On March 20, high school students leading a campaign called “Nuclear Abolition Now! Signature Drive by Junior and Senior High School Students,” paid a visit to Hiroshima Mayor Kazumi Matsui at City Hall to report on their efforts to gather signatures. More than 40,000 signatures were collected during the school year in support of enacting a nuclear weapons convention. Along with Mr. Matsui, representatives of this group will visit United Nations headquarters in New York in April to call for the start of negotiations on the convention.

The 23 students spearheading the campaign are from Hiroshima Jogakuin High School, Shudo Junior High & High School, Hiroshima Gakuin High School, all located in the city of Hiroshima, and Eishin Gakuen in Fukuyama. In all, 42,676 signatures were gathered through the united efforts of students at 37 schools, from northernmost Hokkaido to southernmost Okinawa. The students told Mr. Matsui how they collected signatures at school and on the street, and said, “People expressed their wish for peace when they gave their signatures, and this wish is in our hearts.” Mr. Matsui replied, “Your signature drive is a model for efforts to develop a wider framework for cooperation. I hope this campaign will continue into the future.”

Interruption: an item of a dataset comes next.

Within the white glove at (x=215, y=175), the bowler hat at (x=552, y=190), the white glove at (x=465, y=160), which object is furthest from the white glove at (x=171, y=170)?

This is the sixth year since the annual campaign was launched by high school students in Hiroshima and Okinawa prefectures in 2008. But it is the first time that signatures will be submitted to the United Nations. Honoka Imai, 17, a second-year student at Hiroshima Jogakuin High School and one of those set to visit the United Nations, said, “To realize the enactment of a nuclear weapons convention, I will convey the wish for peace that we share with the A-bomb survivors.”